As details on the Comet’s closing surface, we reached Michelle “Mamma Casserole”

As details on the Comet’s closing surface, we reached Michelle “Mamma Casserole” Smith, the club’s music booker for nine years, for her side of the story. (Our attempts to reach club owner Brian Balodis so far have been unsuccessful.)

Smith says Balodis, a former banker, struggled with alcoholism after buying the venue in 2007. “The guy should have never bought a bar,” Smith said last night in a phone call, adding that the first-time bar owner “bought the bar because he thought it was cool.”

Smith, who worked with Balodis for six years, says at first “the Comet was doing really well, and he wasn’t drinking a lot.” Then things just started to go downhill. Her checks began bouncing, she says, and when she was offered money from the till, there was nothing there, either. “He essentially owes me $8000 in back wages,” Smith says.

When she asked Balodis if the venue was in danger of closing, the owner reportedly said he has “a partnership lined up for October 1st” and that the new arrangement was going to be “better than ever.”

“He kept saying he’d pay me back,” she says.

But as she recently posted on Facebook, “The Comet owner secretly removed the sound system and other items of value from the venue. So it looks like we are kaput unless another owner decides to lease the place from the building owner and maintain it as The Comet Tavern.” Over the phone, Smith adds, “my turntables, my mixer, and the soundguy’s microphones are still in there.”
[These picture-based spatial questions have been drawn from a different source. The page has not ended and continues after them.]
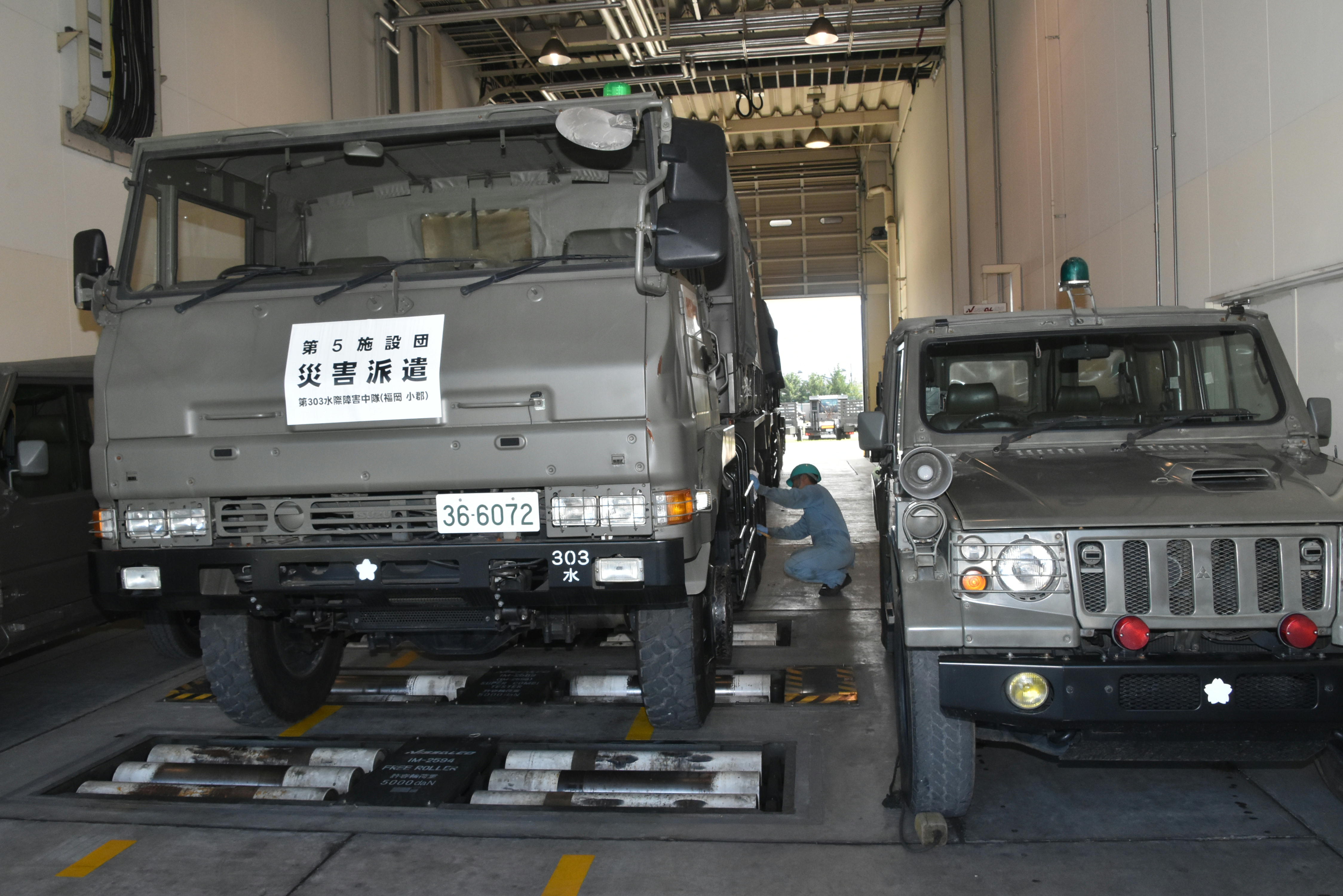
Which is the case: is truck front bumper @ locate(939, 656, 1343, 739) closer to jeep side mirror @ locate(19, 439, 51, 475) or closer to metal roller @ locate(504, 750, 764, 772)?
metal roller @ locate(504, 750, 764, 772)

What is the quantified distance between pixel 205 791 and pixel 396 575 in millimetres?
1324

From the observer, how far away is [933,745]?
3.25m

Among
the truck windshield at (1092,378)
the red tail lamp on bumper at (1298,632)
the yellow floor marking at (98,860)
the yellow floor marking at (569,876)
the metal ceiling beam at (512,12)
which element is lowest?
the yellow floor marking at (569,876)

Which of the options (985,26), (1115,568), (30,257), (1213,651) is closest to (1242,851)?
(1213,651)

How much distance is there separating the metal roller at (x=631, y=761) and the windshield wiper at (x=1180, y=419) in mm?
2034

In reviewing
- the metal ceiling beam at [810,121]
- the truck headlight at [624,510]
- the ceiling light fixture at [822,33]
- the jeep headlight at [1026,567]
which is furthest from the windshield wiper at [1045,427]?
the metal ceiling beam at [810,121]

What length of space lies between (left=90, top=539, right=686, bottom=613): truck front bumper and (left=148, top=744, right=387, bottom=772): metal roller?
2.43ft

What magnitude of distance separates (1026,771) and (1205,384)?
188 cm

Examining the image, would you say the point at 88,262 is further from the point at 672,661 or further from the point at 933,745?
the point at 933,745

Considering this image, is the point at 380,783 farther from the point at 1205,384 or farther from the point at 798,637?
the point at 1205,384

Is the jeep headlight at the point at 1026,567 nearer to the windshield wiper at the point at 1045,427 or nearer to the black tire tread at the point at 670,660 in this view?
the windshield wiper at the point at 1045,427

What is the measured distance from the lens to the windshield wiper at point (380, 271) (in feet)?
12.8

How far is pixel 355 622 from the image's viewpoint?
407cm

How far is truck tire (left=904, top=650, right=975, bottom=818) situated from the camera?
322 centimetres
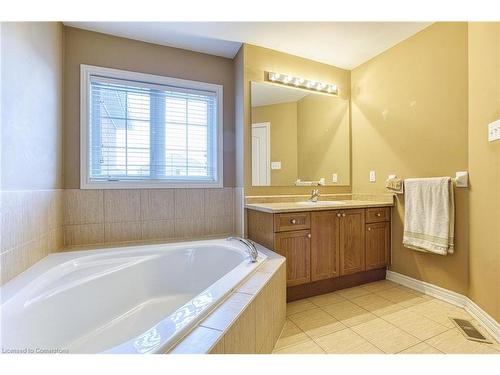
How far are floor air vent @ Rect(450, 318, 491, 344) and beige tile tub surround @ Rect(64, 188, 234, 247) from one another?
187 centimetres

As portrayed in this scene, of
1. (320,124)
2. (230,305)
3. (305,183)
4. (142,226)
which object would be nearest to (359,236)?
(305,183)

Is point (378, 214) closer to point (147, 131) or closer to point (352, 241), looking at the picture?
point (352, 241)

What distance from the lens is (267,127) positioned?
2314mm

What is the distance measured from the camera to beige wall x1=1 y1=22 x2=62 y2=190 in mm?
1165

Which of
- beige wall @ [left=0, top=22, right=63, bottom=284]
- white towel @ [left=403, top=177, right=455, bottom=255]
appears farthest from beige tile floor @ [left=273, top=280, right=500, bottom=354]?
beige wall @ [left=0, top=22, right=63, bottom=284]

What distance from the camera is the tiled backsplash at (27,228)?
114cm

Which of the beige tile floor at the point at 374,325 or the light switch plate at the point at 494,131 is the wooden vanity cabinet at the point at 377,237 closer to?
the beige tile floor at the point at 374,325

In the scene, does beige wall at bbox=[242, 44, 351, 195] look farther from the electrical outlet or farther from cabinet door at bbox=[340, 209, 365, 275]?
cabinet door at bbox=[340, 209, 365, 275]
Adding to Balodis’ business troubles, Smith says his condo had been foreclosed on. CHS Seattle published court documents reporting this as well.

“I knew the end was coming,” Smith says. “I was just booking bands to keep the other Comet employees working. [But] I have hope that someone will take it over, maintain its integrity.”

There are hints that local musician Ian Hill is considering stepping in to do just that. We’ll keep you posted as we find out more, and continue to try to reach Balodis. Meantime, Nancy Guppy’s recent profile on the decades-old dive is an excellent look at a piece of Seattle history—a story that includes a bar stool containing the ashes of Ethel, a former Comet owner—that would be a tremendous loss to the community, should it go away forever.